Aging and osteoporosis
With age, not only immune systems, and muscle mass decline. Bone density naturally worsens with age. Between 30-50, bone production starts to decline. Bone density worsens from age 50 and beyond. And the risk of the disease becomes highest at age 70, with a 27% average risk of bone breaks. Yes, there are cases of juvenile osteoporosis. However, seniors currently hold the highest risk.
Gender plays a bigger part
Osteoporosis has a particular impact on women. In fact, studies show 1 in 3 occurrences in women versus 1 in 5 in men. Women generally have a lower bone density than men. Women also reach peak bone density earlier and lose density at an earlier age. This makes older women 4 times likely to develop osteoporosis than men.
Menopause and osteoporosis
An even higher risk of osteoporosis falls to menopausal women. Menopause reduces the production of estrogen. Estrogen is one of the key hormones in creating and maintaining strong bones. So a lack of the hormone, coupled with the natural decline with age, make this group very high risk. More importantly, if a menopausal woman had a bone fracture in the past, the possibility multiplies even more.
Protecting against the disease
There are some key steps to reduce the risk of osteoporosis. Exercise is an integral part of managing bone density. Investing in weight training notably decreases the chances of bone damage.
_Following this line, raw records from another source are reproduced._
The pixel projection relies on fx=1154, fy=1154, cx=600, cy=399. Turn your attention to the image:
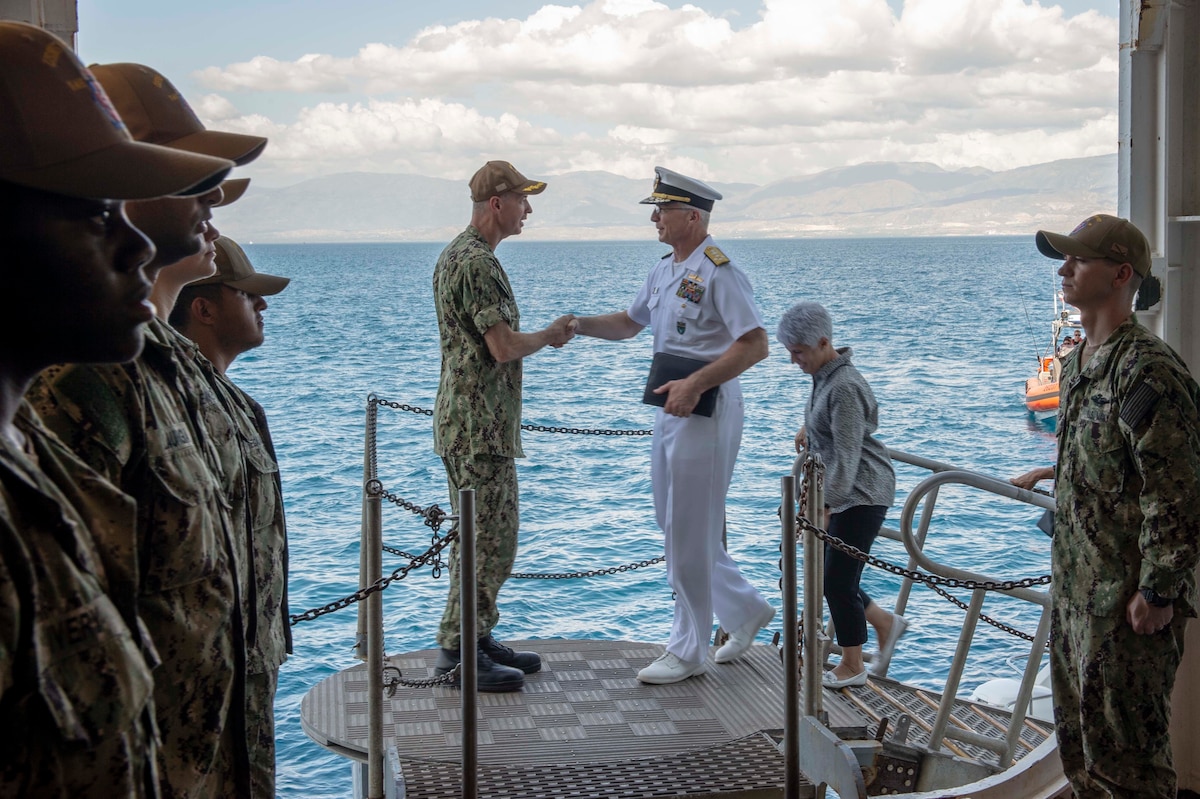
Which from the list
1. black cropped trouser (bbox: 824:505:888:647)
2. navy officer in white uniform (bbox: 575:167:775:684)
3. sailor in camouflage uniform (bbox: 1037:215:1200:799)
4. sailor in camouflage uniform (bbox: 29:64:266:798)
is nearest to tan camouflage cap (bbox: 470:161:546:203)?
navy officer in white uniform (bbox: 575:167:775:684)

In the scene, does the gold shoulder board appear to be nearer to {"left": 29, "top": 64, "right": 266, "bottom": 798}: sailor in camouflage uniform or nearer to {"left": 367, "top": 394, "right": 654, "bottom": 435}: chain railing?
{"left": 367, "top": 394, "right": 654, "bottom": 435}: chain railing

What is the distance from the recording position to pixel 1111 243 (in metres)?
3.65

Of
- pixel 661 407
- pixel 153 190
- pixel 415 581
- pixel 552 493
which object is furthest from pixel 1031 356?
pixel 153 190

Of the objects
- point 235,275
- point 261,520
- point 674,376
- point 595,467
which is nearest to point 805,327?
point 674,376

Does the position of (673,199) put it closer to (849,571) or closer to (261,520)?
(849,571)

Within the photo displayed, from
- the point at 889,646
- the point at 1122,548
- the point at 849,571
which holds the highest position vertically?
the point at 1122,548

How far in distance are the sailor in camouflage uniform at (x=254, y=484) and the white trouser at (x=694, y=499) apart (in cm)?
205

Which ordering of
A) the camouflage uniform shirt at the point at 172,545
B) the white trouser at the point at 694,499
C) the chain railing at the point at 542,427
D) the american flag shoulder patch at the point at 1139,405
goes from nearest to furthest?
1. the camouflage uniform shirt at the point at 172,545
2. the american flag shoulder patch at the point at 1139,405
3. the white trouser at the point at 694,499
4. the chain railing at the point at 542,427

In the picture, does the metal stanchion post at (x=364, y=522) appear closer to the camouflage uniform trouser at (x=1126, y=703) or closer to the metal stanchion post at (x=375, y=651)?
the metal stanchion post at (x=375, y=651)

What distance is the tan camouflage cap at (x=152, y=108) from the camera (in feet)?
8.33

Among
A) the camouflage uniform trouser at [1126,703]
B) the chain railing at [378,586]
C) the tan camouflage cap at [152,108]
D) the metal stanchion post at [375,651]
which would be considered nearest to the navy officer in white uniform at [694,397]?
the chain railing at [378,586]

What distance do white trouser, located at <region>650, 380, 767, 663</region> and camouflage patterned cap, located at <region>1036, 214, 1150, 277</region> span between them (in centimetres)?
176

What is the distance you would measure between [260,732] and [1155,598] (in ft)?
8.04

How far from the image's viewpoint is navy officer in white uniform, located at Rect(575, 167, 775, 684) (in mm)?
4969
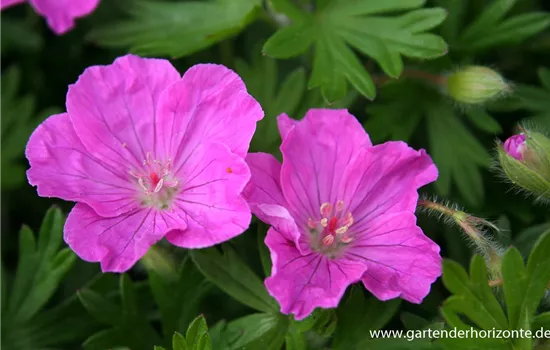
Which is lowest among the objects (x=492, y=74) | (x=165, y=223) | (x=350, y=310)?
(x=350, y=310)

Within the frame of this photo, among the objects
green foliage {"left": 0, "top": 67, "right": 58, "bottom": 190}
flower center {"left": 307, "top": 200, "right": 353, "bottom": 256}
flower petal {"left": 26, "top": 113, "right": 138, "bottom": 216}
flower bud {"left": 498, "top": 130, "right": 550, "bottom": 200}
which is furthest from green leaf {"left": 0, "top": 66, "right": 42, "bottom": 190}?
flower bud {"left": 498, "top": 130, "right": 550, "bottom": 200}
Add the proper supplements, like vitamin D and calcium, and fighting osteoporosis becomes easier. Studies show smoking reduces bone mass, so putting down the cigarettes can improve bone health significantly.
Get osteoporosis help today
Although older women present the highest risk and cases of osteoporosis, the disease poses a threat to all. If any signs or symptoms of the disease appear, speak with a medical practitioner. Doctors can assess bone health with a bone mineral density (BMD) test, then provide the help needed to manage the disease.